Возникла неловкая пауза. Вдруг выяснилось, что даже и здесь,
за отчим столом, не все уже скажешь впрямую.
Вероника тихо плакала в платок.
– Мэричка, – шептала она, – если бы ты видела эти
лица, эти чудовищные хари...
Мэри встала, потянула Веронику.
– Пойдем в кабинет, голубка моя, я поиграю тебе Шопена.
Тут же поднялся и Пулково.
– Можно и мне с вами?
– И я с вами, – присоединился Борис Никитич.
В кабинете меломаны расположились как бы по законам
мизансцены: Мэри за инструментом, Лё – облокотившись на инструмент, Градов в
своем любимом кресле, в том самом, в котором он когда-то «лечился музыкой»;
Вероника на ковре у его ног, руку положив на его колено; к ней пристроилась,
прижавшись щечкой, нежная Верочка, притопала и крошка Леночка Китайгородская,
тоже уселась на ковер, глядя на «бабу». Мэри пустилась в мощный бравурный
полонез, первыми же тактами заглушивший спор в столовой и вообще опровергнувший
НКВД. Вдруг пианистка бросила клавиши, в панике вскочила с табуретки, кинулась
к дверям, крича:
– Где мальчики?! Кто-нибудь видел Митю и Борю?
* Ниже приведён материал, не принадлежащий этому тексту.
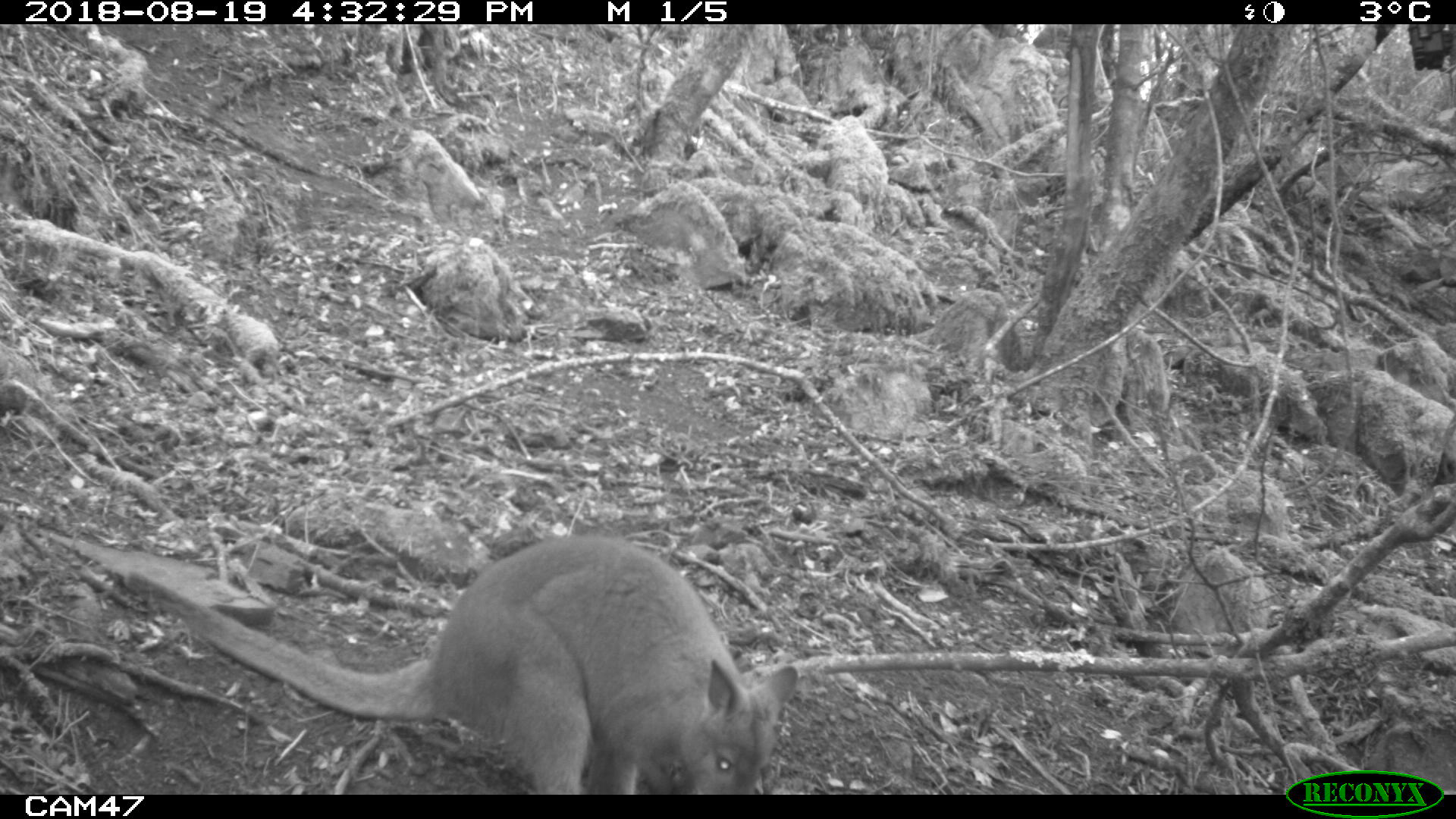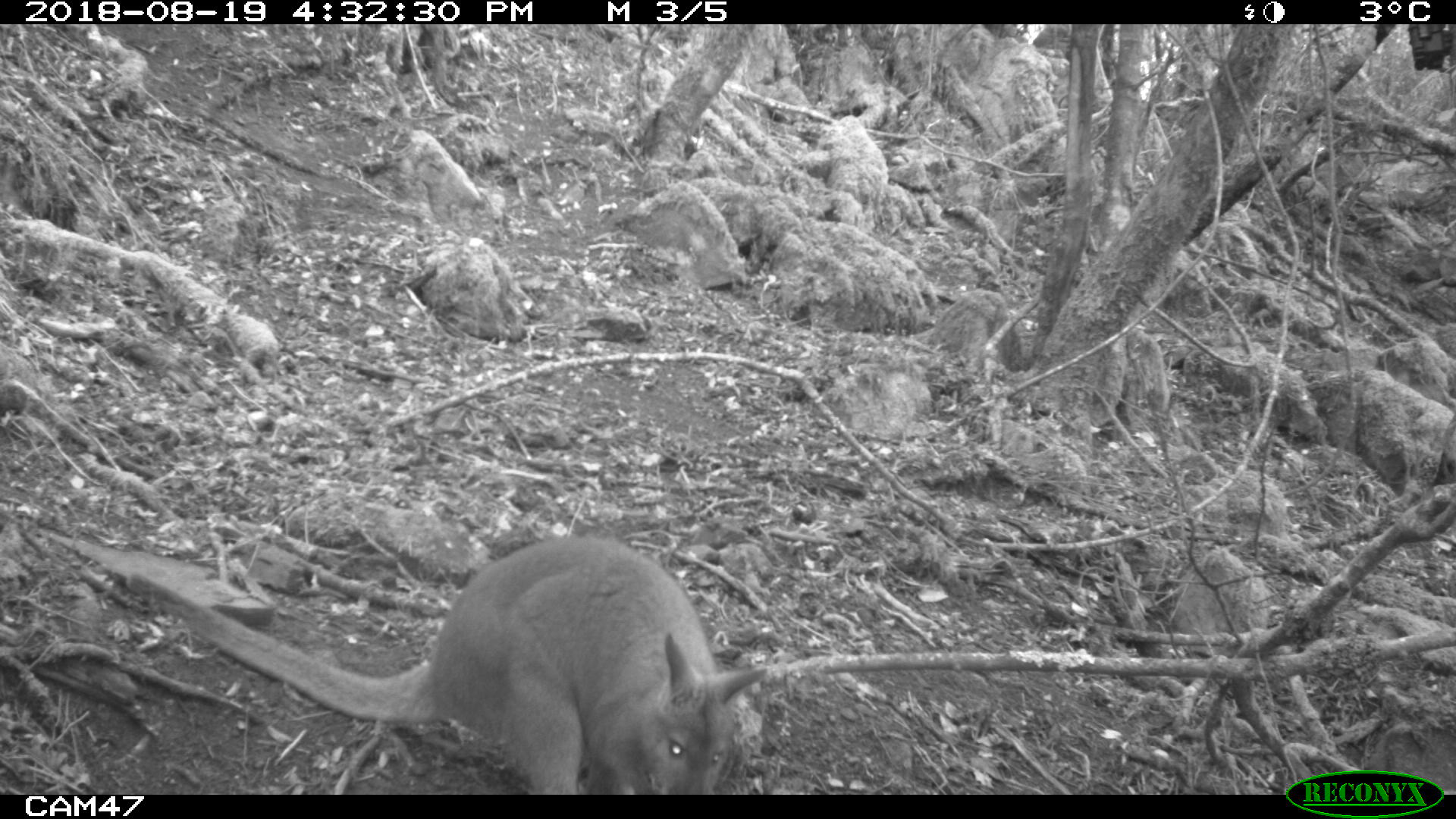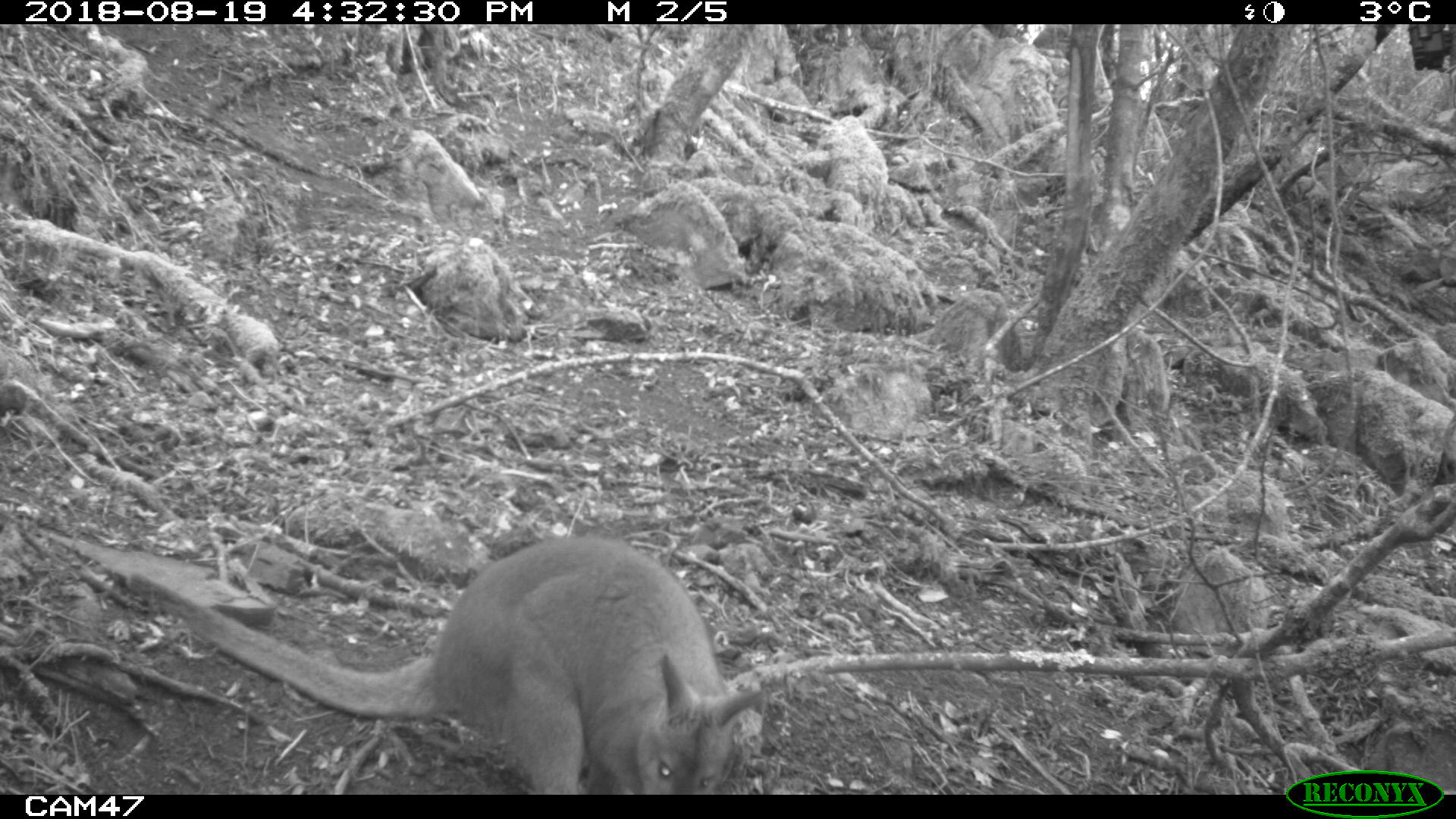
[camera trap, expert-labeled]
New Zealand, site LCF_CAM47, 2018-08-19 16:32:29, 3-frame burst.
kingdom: Animalia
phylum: Chordata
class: Mammalia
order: Diprotodontia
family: Macropodidae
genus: Notamacropus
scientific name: Notamacropus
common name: wallaby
Весь дом переполошился: о мальчиках и в самом деле забыли.
Нашлись они в саду. В сгустившихся сумерках подвижный, быстрый Борис IV с
подростком-увальнем Сапуновым почти невидимым мячом играли в футбол. Верхушки
сосен были освещены розовым, над ними в быстро густеющем зеленом уже видна была
звезда градовского дома. Она немного плакала над ним.
* * *
В те времена жизнь не мешкала со свойственными ей
ироническими поворотами. Несколько дней спустя после описанной выше «свистать
всех наверх» встречи в Серебряном Бору Цецилия Розенблюм работала, по
обыкновению, в библиотеке Института мировой политики. В этом месте было так
приятно обогащать теоретический багаж, да и актуальной информации было немало,
институт выписывал добрую дюжину газет из-за рубежа, боевые органы Коминтерна.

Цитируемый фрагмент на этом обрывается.